Mieszkanie Kazimierza Marcinkiewicza zostało zlicytowane za 739 tys. zł.
„Możemy być pewni, że po tej licytacji pani Izabela otrzyma całość alimentów, z którymi zalegał dłużnik”
— podkreśla w rozmowie z „Super Expressem” Krzysztof Pietrzyk, rzecznik prasowy izby komorniczej w Warszawie.
Na licytacji w warszawskim sądzie rejonowym zgromadziło się – mimo obostrzeń sanitarnych – aż 20 osób chętnych kupić mieszkanie, które należało do Marcinkiewicza. W końcu chodzi o 69 metrów w atrakcyjnej lokalizacji.

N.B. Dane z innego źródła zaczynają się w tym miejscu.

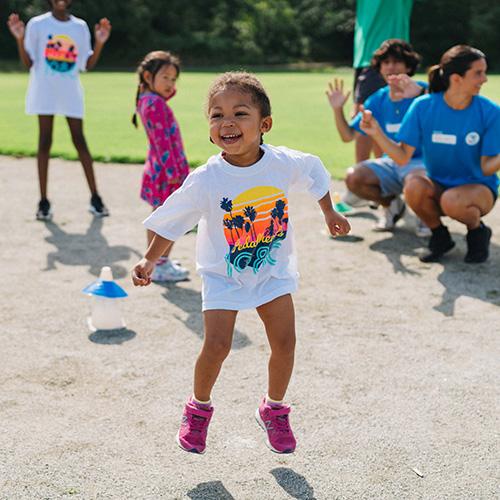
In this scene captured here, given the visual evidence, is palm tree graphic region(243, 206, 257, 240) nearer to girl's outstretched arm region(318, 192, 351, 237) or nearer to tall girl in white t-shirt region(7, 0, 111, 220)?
girl's outstretched arm region(318, 192, 351, 237)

Cena wywoławcza wynosiła 531 tys. zł, ale szybko poszybowała w górę i nieruchomość trafiła do młodego małżeństwa za 739 tys. zł.
„Nawet nie oglądaliśmy mieszkania, ale jesteśmy ogromnie szczęśliwi! Wokół mieszkają nasi znajomi. Będziemy biegali po sąsiedzku z Krzysztofem Śmiszkiem i Robertem Biedroniem”
— podkreśla para, która wygrała licytację mieszkania Marcinkiewicza.